Climate and landscape
Despite its small size, Tunisia has a very varied landscape. The north is dominated by a Mediterranean, fertile hilly landscape with pine and pine forests and the nature reserve of Lac Ichkeul, which offers refuge for many species of birds. Citrus fruits, vegetables and wine grow on the Cap Bon peninsula in the north-east of the country, and the vast steppes in the Sahel region in the middle of the country are used to grow grain and olives. The desert with the large salt lake Chott El Djerid makes up around a third of the area of Tunisia and extends in the south along the Algerian and Libyan borders. The highest point is the mountain Jebel Echchambi with 1544m, the lowest is in the salt lake Chott el Gharsa with -17m.
In the north of the country around the capital Tunis, the climate is Mediterranean, with humid but relatively mild winters and hot summers. The average temperatures are between 10 °C in winter and 26 °C in summer. In some years snow falls on the high altitudes on the Algerian border. In the steppe region of the Sahel, the climate is semi-arid, in the desert the temperatures rise in summer to up to 50 °C and in winter ground frost is possible at night. The hot desert wind called chhili often causes high temperatures in the north of the country in summer. Precipitation falls mainly in the winter months, while in summer it is almost continuously dry across the country.
According to areacodesexplorer, Tunisia has a relatively small amount of natural resources. In the south of the country, in the area around Gafsa and Metlaoui, phosphate is mined, and there are also lead, iron ore and zinc deposits. Tunisia also has oil and gas reserves. The information about the oil reserves vary widely. Phosphate mining is one of the most important economic factors in the country. Production has slumped since 2011 and came to a standstill due to frequent strikes.
Tunisia faces a number of ecological problems, mainly due to climate change and rising emissions and waste products due to the strong economic growth of the 1990’s and 2000’s. Greenhouse gas emissions have risen continuously over the past forty years, which, in addition to the increasing motorization of the population, is primarily due to the growth of the chemical industry. In 2002 Tunisia ratified the Kyoto Protocol.
For some years now, the government has been focusing more on sustainable energy generation. Wind power is generated on Cap Bon and on the north coast, solar energy is an option, especially in the south of the country. In 2008 the government launched a solar plan that was also funded by Germany. This is now to be implemented. The share of renewable energies is to be increased from 3% (2019) to 30% in 2030. In 2019, a solar park supported by KfW was opened near the city of Tozeur. Many Tunisians use solar panels to heat water. A project to use atomic energy with the support of France, which was promoted during the time of former President Ben Ali, is still relevant, at least on paper. The temporarily planned extraction of shale gas met with massive public protest. One of the biggest polluters are the state phosphate and chemical plants in the Gafsa, Gabes and Sfax regions. However, environmental issues are not a priority in Tunisian politics.
Biodiversity in Tunisia is endangered not least because of increasing urbanization and land utilization. Although the country has ratified a number of international conventions, they are not systematically observed. The climate crisis is also having a negative impact on diversity.
Due to the increasing shortage of drinking water, Tunisia commissioned a seawater desalination plant on Djerba in 2018 with German financial support.
In 2019, single-use plastic bags were partially banned.
Water shortages and desertification are a particular problem in the south of the country. GIZ supports various projects in Tunisia that deal, among other things, with climate change, the adaptation of agriculture to the new framework conditions, and efficient water management.

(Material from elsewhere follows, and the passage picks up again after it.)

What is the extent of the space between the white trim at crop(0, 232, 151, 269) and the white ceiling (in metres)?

Waste and sewage disposal is a problem, both in terms of household waste and hazardous waste. Since the political upheaval in 2011, garbage collection has been functioning in large parts of the country only sporadically. In June 2017, the so-called environmental police started their work, which is supposed to monitor the legally compliant waste disposal and can distribute severe penalties in the event of violations. In addition, garbage containers were set up, initially only in urban areas. Outside of the big cities there is no functioning garbage disposal, so that waste and especially hazardous waste is not disposed of correctly. In some cities, garbage is temporarily stored in open air landfills within urban areas, often igniting and releasing toxins in summer. Industrial wastewater is not always adequately treated and discharged unfiltered into the groundwater or the sea. The Groupe Chimique Tunisien, based in the southern Tunisian coastal town of Gabes, is particularly strong herein criticism. She is accused of not adequately protecting employees and the environment from harmful substances.
The Tunisian Ministry for the Environment and Sustainable Development has launched large-scale awareness campaigns on the subject of environmental protection since the 1990’s, which are aimed primarily at young Tunisians. Often, however, the campaigns focused more on symbols than on specific actions.
Around a third of GDP is generated in agriculture. Organic farming still plays only a minor role in Tunisia, despite increasing production. Most of the products grown are intended for export, although it is difficult for smaller companies in particular to raise the cost of European organic certification.